Trece días


    TRECE DÍAS

    Director: Roger Donaldson

    Intérpretes: Kevin Costner, Bruce Greenwoog, Steven Culp, Dylan Baker, Henry Strozier.

    Drama político. 145 minutos.

    Hace años, cuando muchos españoles aún tenían a los Kennedy en una especie de altar, leí de un tirón un librito de Robert F. Kennedy sobre la crisis de los misiles nucleares que los soviéticos desplegaron en Cuba en  octubre de 1962. El libro se titulaba -y se titula- 13 días, en referencia a las casi dos semanas que duró el pulso a cara de perro entre Estados Unidos y la URSS. En la película homónima, el guionista David Self se ha basado más en otros estudios, y sobre todo en los testimonios de Kenny O’Donnell, que fue consejero especial de los Kennedy en la Casa Blanca.
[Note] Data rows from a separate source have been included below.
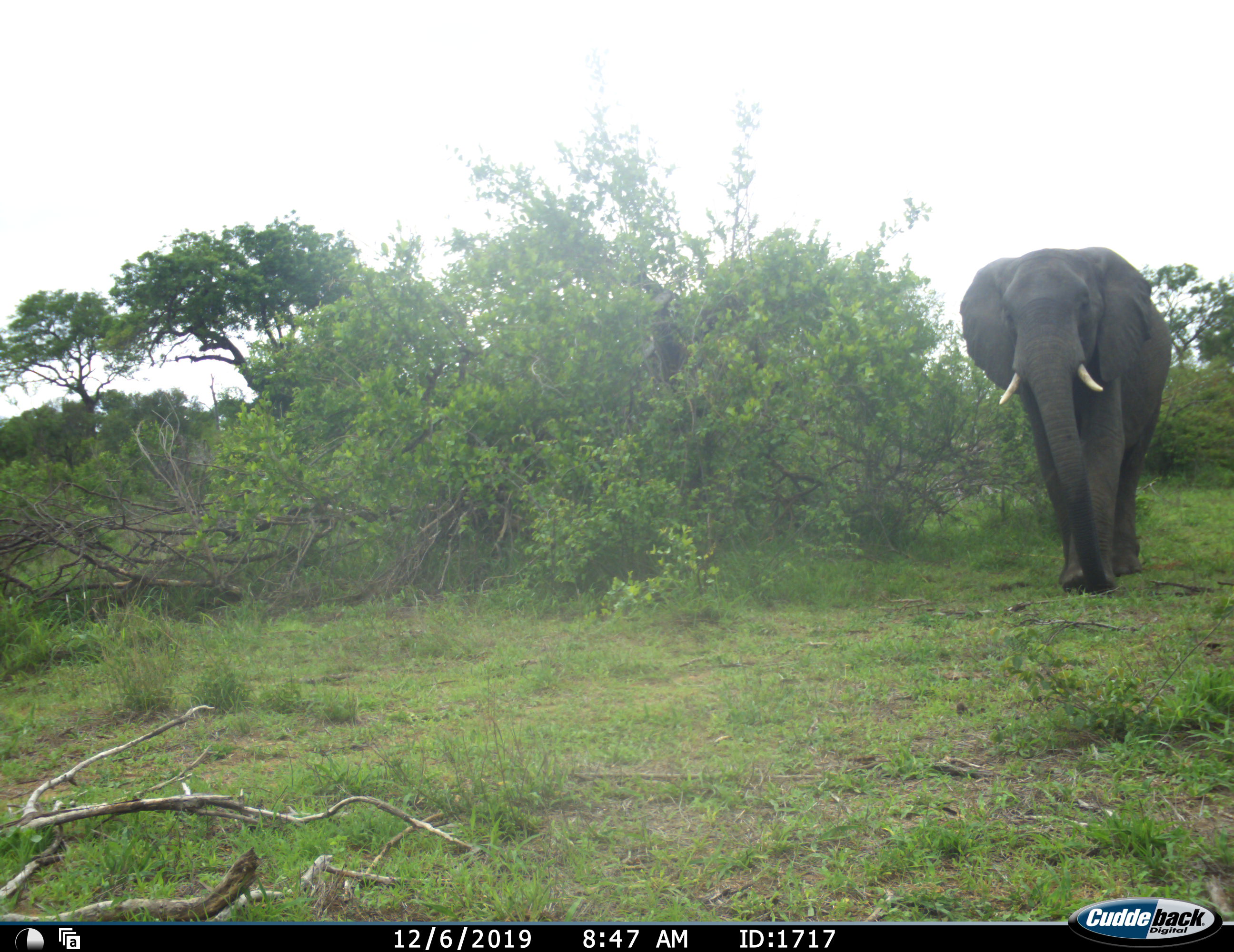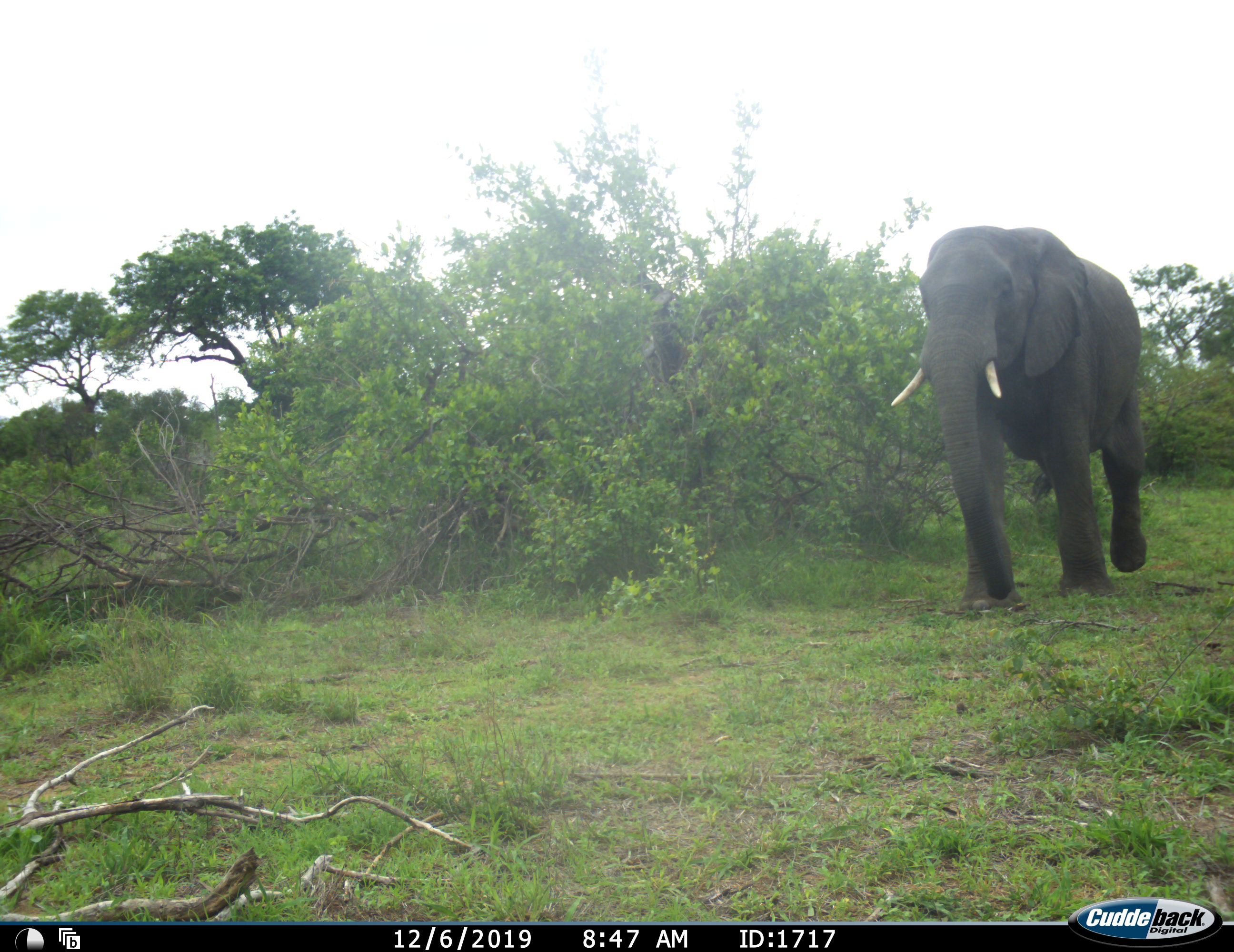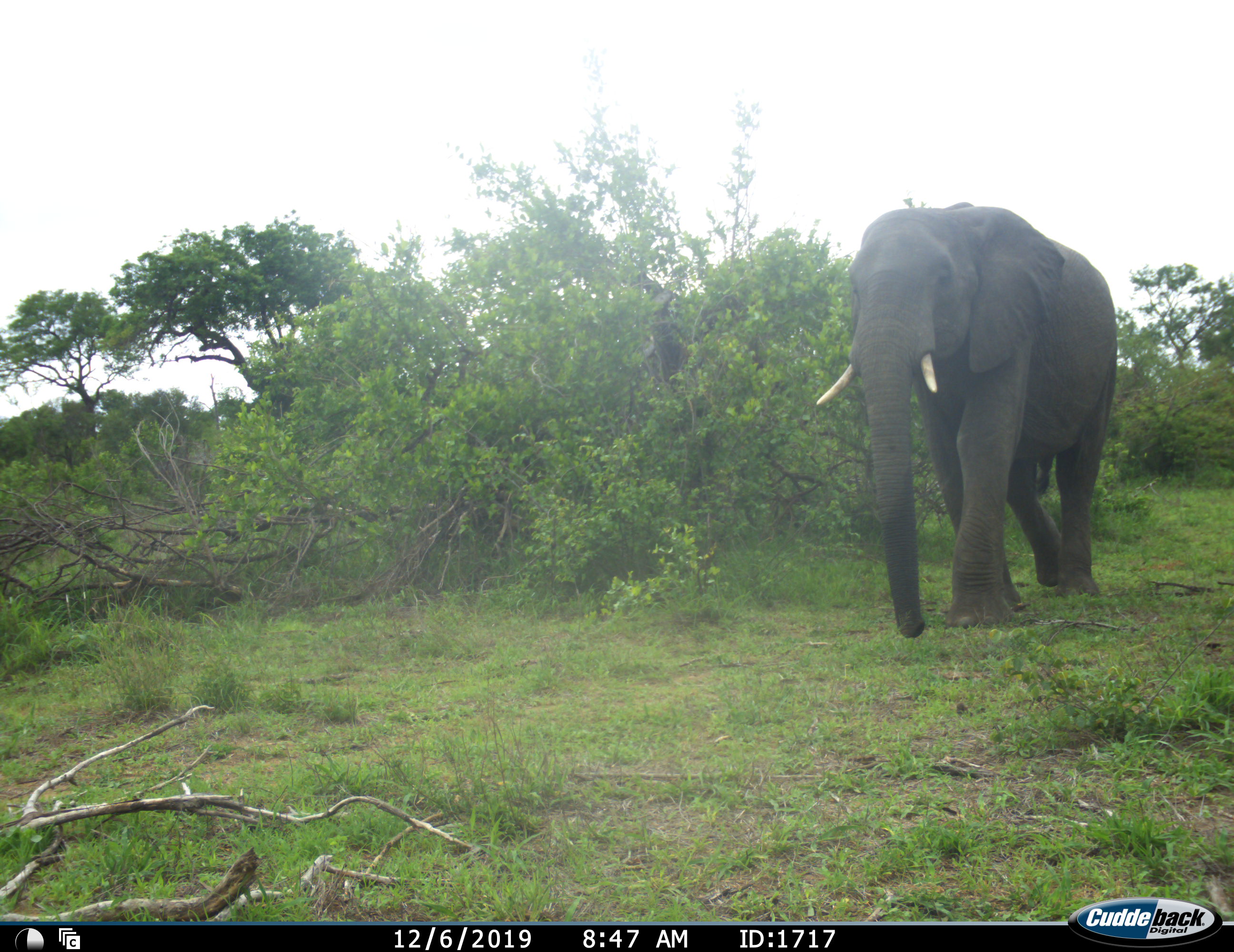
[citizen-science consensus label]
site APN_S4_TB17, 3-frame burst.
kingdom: Animalia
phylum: Chordata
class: Mammalia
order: Proboscidea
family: Elephantidae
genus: Loxodonta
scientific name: Loxodonta africana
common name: african bush elephant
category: elephant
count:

En todo caso, ha sabido recrear también la inmediatez, la veracidad, la cercana tensión que rezumaba la obrita de Bobby Kennedy.

    Precisamente por haber logrado mantener visualmente esa misma tensión dramática durante dos horas y media cabe considerar 13 días como la mejor película de Roger Donaldson, autor hasta ahora de films tan mediocres como No hay salida, Cocktail, Arenas blancas, La huida, Species o Un pueblo llamado Dante’s Peak. Esta vez -consciente quizá de la oportunidad que se le brindaba-, el cineasta australiano se ha ceñido meticulosamente al guión, no ha arriesgado en la puesta en escena -que mantiene en todo momento el ágil clasicismo de los grandes títulos de recreación histórica- y ha dado primacía a la excelente labor interpretativa de un reparto muy bien seleccionado. En él destacan un recuperado Kevin Costner, y el dúo Bruce Greenwood-Steven Gulp, inmejorables en sus matizadas caracterizaciones de los hermanos John F. y Robert Kennedy.

    Cabe reprochar alguna inexactitud histórica y sobre todo que se presente a los altos mandos militares de un modo unidimensional, todos ellos partidarios del ataque y de la posterior invasión de Cuba. Las posiciones fueron más complejas. De todos modos, se trata de un defecto menor, que se compensa con una visión más equilibrada en los niveles inferiores, llenos de personajes de una atractiva humanidad. En este sentido, la película logra integrar a la perfección los pequeños dramas íntimos con el gran espectáculo, la intriga casi policial y el análisis social, moral y hasta religioso de aquella peliaguda situación, que estuvo a punto de convertir la Guerra Fría en un holocausto atómico de alcance mundial.

    Jerónimo José Martín. De la revista Mundo Cristiano.